- Procter & Gamble and Coca-Cola became the latest companies to announce price increases are coming to help offset rising commodity costs.
- Most retailers will pass on the higher costs to consumers, who might not even notice the difference because of the savvy methods deployed by these companies.
- The pandemic has also given consumer giants more pricing power because consumers have put their trust in big brands and have a little more cash in their pockets.
Inflation is coming.
Look no further than Coca-Cola and Procter & Gamble sharing plans this week to raise prices to offset rising commodity costs. The costs of raw materials, ranging from lumber to resin, are surging, so companies are taking steps to protect profits.
The price increases follow a year of surging demand for a host of items from paper towels to jars of peanut butter. Sales of consumer packaged goods rose 9.4% to $1.53 trillion last year, according to the Consumer Brands Association. Many manufacturers pulled back on advertising and promotions as they tried to keep up with demand, gaining market share without much marketing.
ING Chief International Economist James Knightley is forecasting consumer prices will continue to rise in the near term and could gain almost 4% by May, compared with the same time a year ago. The consumer price index, which tracks how much U.S. consumers pay for a basket of goods, rose 2.6% in March from the year-ago period, according to the Department of Labor.
Inventories are 'too low'
Low inventory is helping companies flex their pricing power, he said.
"According to the Institute for Supply Management, their latest survey showed a net 40% of manufacturers are reporting that their customer inventories are 'too low,'" Knightley said. "This offers more evidence that corporate pricing power is strengthening."
Food industry analyst Phil Lempert said numerous factors have increased costs for farmers that pick produce, factories that make consumer packaged goods and meatpacking plants that process beef, pork and chicken. Ports are congested, truck drivers are in short supply and food workers must try to socially distance. That's made it harder to keep up with demand and get items, from grains to Italian cheeses, shipped across the globe.
Price hikes get stealthy
Moody's analyst Linda Montag said that she doesn't view higher prices as a competitive advantage because all consumer companies are facing higher commodity costs. Besides Coke and P&G, PepsiCo, Kimberly-Clark, General Mills and J.M. Smucker have addressed raising prices. And consumers might not even notice that they're paying more for diapers or soda.
"Consumer companies across the board have gotten very savvy about how to implement price increases without just slapping on five to 10% price increases," Montag said in an interview.

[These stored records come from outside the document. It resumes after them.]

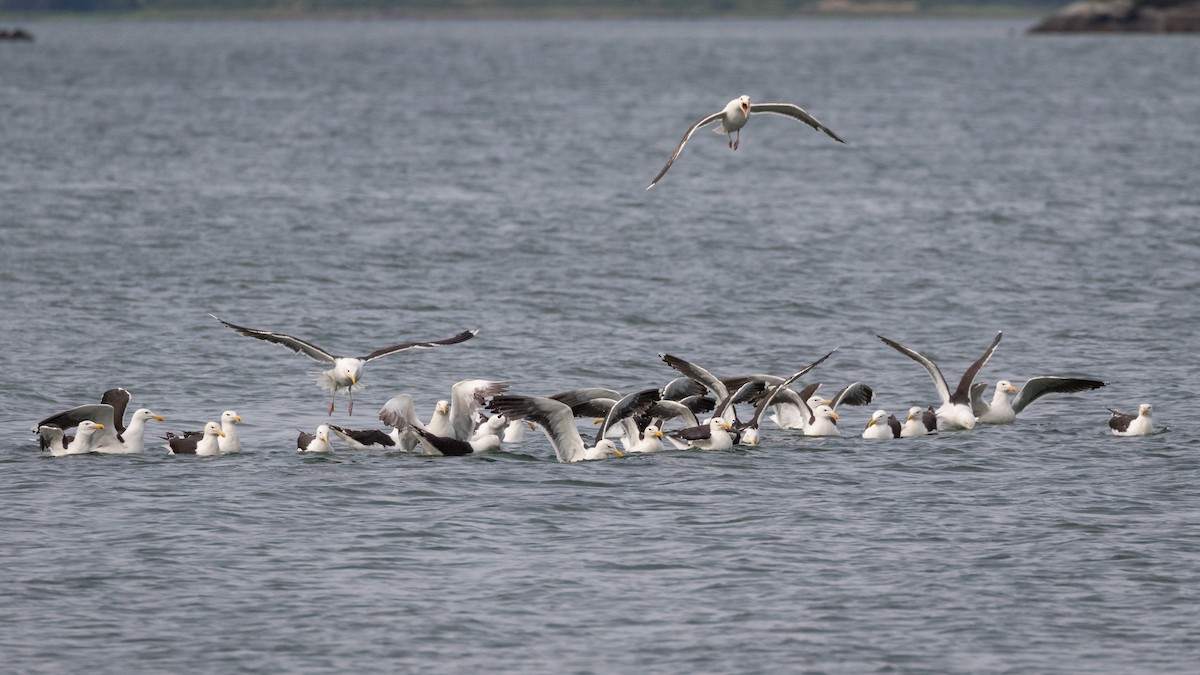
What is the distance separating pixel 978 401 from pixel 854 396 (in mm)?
1802

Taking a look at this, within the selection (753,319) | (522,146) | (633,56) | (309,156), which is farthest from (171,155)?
(633,56)

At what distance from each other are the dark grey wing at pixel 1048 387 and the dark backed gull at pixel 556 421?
20.6 feet

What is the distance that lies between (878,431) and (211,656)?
11.1m

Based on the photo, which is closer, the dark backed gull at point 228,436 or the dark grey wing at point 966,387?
the dark backed gull at point 228,436

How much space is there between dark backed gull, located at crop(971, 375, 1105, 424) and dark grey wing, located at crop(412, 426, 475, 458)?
7.36m

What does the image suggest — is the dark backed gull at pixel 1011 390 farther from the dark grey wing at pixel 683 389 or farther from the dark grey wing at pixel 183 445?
the dark grey wing at pixel 183 445

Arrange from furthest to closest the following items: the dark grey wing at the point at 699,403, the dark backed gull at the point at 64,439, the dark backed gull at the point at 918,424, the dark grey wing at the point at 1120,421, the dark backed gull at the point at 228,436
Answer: the dark grey wing at the point at 699,403 → the dark backed gull at the point at 918,424 → the dark grey wing at the point at 1120,421 → the dark backed gull at the point at 228,436 → the dark backed gull at the point at 64,439

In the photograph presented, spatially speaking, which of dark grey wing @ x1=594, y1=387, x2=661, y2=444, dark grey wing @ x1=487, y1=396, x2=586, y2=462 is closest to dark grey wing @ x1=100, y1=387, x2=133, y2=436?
dark grey wing @ x1=487, y1=396, x2=586, y2=462

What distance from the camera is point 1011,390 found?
25.2 m

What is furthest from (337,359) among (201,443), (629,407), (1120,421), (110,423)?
(1120,421)

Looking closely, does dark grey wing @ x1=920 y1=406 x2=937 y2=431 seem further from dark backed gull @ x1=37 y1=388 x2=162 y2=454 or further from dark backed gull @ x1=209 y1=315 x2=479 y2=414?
dark backed gull @ x1=37 y1=388 x2=162 y2=454

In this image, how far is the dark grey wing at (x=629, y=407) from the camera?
74.3 ft

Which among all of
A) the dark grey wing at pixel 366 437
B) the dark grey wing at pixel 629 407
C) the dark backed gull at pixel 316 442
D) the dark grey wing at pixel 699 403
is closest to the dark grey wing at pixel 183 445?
the dark backed gull at pixel 316 442

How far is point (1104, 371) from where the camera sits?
28406 millimetres
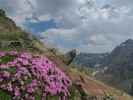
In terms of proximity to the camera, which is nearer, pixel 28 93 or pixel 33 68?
pixel 28 93

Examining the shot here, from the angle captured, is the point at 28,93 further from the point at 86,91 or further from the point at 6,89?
the point at 86,91

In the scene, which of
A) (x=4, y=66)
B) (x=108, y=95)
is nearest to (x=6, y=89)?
(x=4, y=66)

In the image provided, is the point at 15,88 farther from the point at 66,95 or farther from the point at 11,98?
the point at 66,95

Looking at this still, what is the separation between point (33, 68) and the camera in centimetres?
1792

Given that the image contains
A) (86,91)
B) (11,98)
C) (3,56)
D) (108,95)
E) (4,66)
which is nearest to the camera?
(11,98)

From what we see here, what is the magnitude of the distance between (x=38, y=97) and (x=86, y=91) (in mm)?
8330

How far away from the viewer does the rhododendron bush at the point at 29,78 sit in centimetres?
1655

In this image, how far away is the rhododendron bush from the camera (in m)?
16.5

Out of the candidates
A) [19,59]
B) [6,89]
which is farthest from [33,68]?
[6,89]

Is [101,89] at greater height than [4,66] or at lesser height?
lesser

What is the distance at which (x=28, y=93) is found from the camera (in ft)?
54.6

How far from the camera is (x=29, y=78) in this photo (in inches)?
680

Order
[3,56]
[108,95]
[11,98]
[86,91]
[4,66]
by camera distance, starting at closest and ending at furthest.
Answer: [11,98], [4,66], [3,56], [86,91], [108,95]

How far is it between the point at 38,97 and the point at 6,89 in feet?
5.69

Some of those methods include using new packaging, selling smaller-size packs for the same price or offering promotions that bring the price down until consumers are used to the higher sticker price. Hedging positions may also give some manufacturers, like Coke and Pepsi, more flexibility to raise their prices gradually because they won't feel the impact of higher commodity costs for several quarters.
More cash in consumer pockets means less risk
Hiking prices always carries a risk that demand for those products will fall. However, Moody's analyst Chedly Louis said that she isn't expecting consumers to trade down to private label products because consumers put their trust in bigger brands during the crisis. That behavior is expected to stick around longer.
"There's a potential for the consumer to trade down within P&G's product portfolio to cheaper, lower margin products. It's still P&G, but it's cheaper," Louis said.
Many consumers also have more cash in their wallets from government stimulus checks and foregoing travel, sports games and fine dining for year.
Not all companies have the same flexibility to raise prices. Piper Sandler downgraded Kraft Heinz stock on Friday, citing the company's relatively weak pricing power as one reason for the decision. Analyst Michael Lavery wrote that the company's pricing power lags behind that of peers like General Mills, Mondelez and Hershey, so hiking prices could hurt demand.
Discounts are rare
Most retailers will pass on the higher prices to consumers. Lempert said that grocers are juggling pricier services, like online grocery delivery or curbside pickup, leaving little room in profit margins to absorb higher food costs.
The cost of groceries had already been rising as retailers offered fewer discounts while shoppers cleared shelves last spring and bought more cooking supplies than usual in the months that followed. Phil Tedesco, vice president of retail intelligent analytics for NielsenIQ, said in a typical month, 31.5% of units are sold on promotion. In March, only 28.6% of units were sold on promotion.
"This has led to shoppers having fewer opportunities to take advantage of sales in the store, and as a result, the total cost of grocery products has increased slightly," he said.
J.P. Morgan analyst Ken Goldman wrote in a note to clients on Monday that higher prices will help food retailers, particularly as they face tough comparisons to last year's skyrocketing demand.
"Too much inflation is bad for grocers, but an incremental 2-3% (roughly the percentage the producers need to pass through), with a mix shift toward higher-priced products, is probably very helpful right now," he said.
—CNBC's Melissa Repko contributed to this report.